Par Michael Roberts le 11 février 2025

L’Université de Tulsa, dans l’Oklahoma, a lancé un nouveau Centre d’économie hétérodoxe (CHE) . Dirigé par Clara Mattei, directrice du Centre d’économie hétérodoxe, sa mission est la suivante : « Le CHE a l’objectif ambitieux de devenir un centre de recherche pour la justice économique et une société plus humaine. Nous souhaitons combiner de manière organique l’expertise de l’expérience vécue et l’expertise de la rigueur académique. Pour contrer les discours dominants, le CHE cherche à fournir des outils théoriques solides qui renforcent et aiguisent le bon sens. Notre centre s’efforce de former de jeunes chercheurs dans la vaste tradition de l’économie hétérodoxe, en les encourageant à apprendre des problèmes de la vie réelle et à s’engager dans le monde qui les entoure. »

Pour lancer le nouveau centre, le CHE a organisé une conférence inaugurale le week-end dernier à Tulsa sur le thème : « Que se passe-t-il avec le capitalisme ? » De nombreux économistes radicaux de renom y ont participé. Les sessions ont été diffusées en direct, ce qui m’a permis de suivre certaines discussions. Mais je n’ai pas suivi toutes les sessions et j’ai raté les contributions de nombreuses personnes, je vais donc me concentrer uniquement sur certaines présentations.

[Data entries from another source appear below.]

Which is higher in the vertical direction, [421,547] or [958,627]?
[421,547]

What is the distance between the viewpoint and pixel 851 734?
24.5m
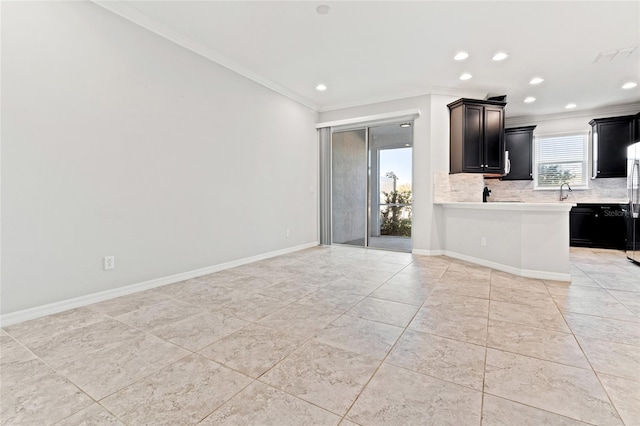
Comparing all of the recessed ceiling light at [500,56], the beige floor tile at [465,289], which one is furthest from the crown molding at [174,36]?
the beige floor tile at [465,289]

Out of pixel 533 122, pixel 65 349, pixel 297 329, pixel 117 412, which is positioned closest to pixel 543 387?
pixel 297 329

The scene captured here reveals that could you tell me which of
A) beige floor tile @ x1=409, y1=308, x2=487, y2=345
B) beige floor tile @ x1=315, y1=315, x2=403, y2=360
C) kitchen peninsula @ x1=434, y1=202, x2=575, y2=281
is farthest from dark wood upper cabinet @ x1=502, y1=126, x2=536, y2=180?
beige floor tile @ x1=315, y1=315, x2=403, y2=360

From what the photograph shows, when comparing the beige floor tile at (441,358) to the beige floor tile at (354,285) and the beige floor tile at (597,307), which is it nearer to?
the beige floor tile at (354,285)

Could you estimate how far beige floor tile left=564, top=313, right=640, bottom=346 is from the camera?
2.01 m

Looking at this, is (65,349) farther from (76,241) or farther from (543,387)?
(543,387)

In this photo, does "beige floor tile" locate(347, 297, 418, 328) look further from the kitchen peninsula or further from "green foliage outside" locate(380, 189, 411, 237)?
"green foliage outside" locate(380, 189, 411, 237)

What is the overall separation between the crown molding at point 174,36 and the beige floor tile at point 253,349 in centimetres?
323

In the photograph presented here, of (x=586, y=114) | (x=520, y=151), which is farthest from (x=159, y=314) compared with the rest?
(x=586, y=114)

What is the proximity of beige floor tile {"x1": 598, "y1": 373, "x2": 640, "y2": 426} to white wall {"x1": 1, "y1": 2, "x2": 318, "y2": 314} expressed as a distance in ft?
12.2

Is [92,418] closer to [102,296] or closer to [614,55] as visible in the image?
[102,296]

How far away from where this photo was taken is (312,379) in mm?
1559

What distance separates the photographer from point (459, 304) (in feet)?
8.71

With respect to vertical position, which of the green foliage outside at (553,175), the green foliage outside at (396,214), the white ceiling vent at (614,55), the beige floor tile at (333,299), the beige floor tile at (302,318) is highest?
the white ceiling vent at (614,55)

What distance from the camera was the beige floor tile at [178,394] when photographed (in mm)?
1294
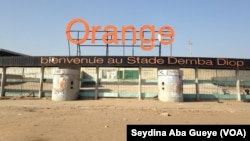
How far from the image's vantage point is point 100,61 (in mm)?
22938

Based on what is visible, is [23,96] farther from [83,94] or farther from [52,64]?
[83,94]

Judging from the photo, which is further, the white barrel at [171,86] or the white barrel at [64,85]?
the white barrel at [64,85]

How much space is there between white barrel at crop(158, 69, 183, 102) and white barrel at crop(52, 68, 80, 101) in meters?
8.47

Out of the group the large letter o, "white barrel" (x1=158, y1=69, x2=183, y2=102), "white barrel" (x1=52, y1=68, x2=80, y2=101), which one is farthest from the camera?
the large letter o

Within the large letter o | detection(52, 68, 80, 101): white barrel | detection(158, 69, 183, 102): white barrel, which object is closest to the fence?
detection(52, 68, 80, 101): white barrel

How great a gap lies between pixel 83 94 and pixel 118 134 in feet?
52.7

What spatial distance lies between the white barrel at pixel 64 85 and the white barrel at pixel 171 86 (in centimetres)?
847

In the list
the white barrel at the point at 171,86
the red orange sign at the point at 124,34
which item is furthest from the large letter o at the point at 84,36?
the white barrel at the point at 171,86

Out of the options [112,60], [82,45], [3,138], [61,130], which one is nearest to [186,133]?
[61,130]

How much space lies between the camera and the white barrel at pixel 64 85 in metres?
22.0

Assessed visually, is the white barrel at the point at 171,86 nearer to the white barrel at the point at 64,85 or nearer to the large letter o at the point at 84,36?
the white barrel at the point at 64,85

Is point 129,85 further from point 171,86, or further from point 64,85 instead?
point 64,85

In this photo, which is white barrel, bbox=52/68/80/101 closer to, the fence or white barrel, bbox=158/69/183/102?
the fence

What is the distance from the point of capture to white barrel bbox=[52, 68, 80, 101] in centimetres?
2198
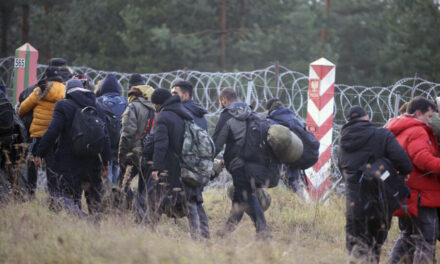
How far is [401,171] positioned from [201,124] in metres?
2.16

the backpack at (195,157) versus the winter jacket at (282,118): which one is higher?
the winter jacket at (282,118)

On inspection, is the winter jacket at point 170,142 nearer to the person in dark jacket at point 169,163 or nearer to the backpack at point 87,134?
the person in dark jacket at point 169,163

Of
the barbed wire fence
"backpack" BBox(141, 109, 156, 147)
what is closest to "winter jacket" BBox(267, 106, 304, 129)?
the barbed wire fence

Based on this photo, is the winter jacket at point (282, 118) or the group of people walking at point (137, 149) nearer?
the group of people walking at point (137, 149)

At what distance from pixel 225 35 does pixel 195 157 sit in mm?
17046

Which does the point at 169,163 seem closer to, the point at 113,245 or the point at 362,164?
the point at 113,245

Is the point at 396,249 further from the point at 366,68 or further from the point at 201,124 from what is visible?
the point at 366,68

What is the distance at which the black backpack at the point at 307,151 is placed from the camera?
6.60 m

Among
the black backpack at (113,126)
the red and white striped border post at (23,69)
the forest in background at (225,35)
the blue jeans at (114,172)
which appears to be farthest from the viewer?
the forest in background at (225,35)

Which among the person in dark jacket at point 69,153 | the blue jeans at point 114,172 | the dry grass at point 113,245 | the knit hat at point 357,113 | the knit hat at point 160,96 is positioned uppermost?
the knit hat at point 357,113

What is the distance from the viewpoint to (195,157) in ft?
17.3

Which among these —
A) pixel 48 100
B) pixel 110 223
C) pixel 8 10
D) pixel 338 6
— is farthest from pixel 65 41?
pixel 110 223

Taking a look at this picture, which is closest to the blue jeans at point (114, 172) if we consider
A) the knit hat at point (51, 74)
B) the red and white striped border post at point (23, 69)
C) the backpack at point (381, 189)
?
the knit hat at point (51, 74)

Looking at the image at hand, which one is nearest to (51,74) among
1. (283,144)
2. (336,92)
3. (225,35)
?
(283,144)
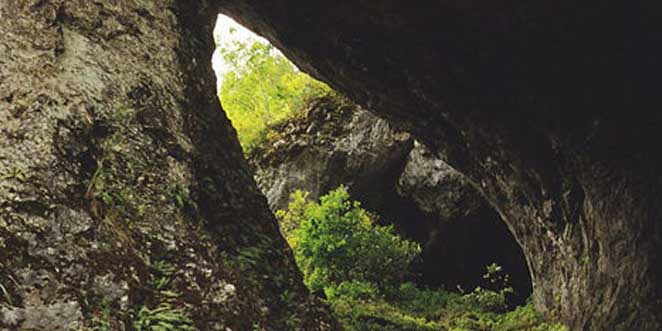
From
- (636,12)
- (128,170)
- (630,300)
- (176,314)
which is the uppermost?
(636,12)

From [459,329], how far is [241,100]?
13.9 meters

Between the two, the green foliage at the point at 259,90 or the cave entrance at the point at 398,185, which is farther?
the green foliage at the point at 259,90

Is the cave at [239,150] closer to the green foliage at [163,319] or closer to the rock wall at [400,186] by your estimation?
the green foliage at [163,319]

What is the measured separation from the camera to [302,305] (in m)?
5.93

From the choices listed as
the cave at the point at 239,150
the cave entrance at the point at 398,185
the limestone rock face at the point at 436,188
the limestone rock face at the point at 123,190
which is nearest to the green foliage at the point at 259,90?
the cave entrance at the point at 398,185

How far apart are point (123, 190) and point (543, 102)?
5.39m

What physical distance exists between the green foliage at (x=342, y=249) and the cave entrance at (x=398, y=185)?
1546 millimetres

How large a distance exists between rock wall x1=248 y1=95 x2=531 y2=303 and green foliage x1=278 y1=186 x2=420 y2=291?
79.2 inches

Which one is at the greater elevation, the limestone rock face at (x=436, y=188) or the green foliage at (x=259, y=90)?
the green foliage at (x=259, y=90)

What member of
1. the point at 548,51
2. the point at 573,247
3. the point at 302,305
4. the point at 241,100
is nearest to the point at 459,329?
the point at 573,247

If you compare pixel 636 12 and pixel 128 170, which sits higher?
pixel 636 12

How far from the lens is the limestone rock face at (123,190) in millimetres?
4297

J’ai manqué la première séance (en ligne) mais j’ai noté que James Galbraith était l’un des intervenants. Galbraith, fils du célèbre JK Galbraith, l’un des plus importants économistes américains de gauche du XXe siècle, a toujours été un fervent critique de l’économie d’équilibre général néoclassique, l’école qui domine l’économie traditionnelle dans les universités et les institutions publiques.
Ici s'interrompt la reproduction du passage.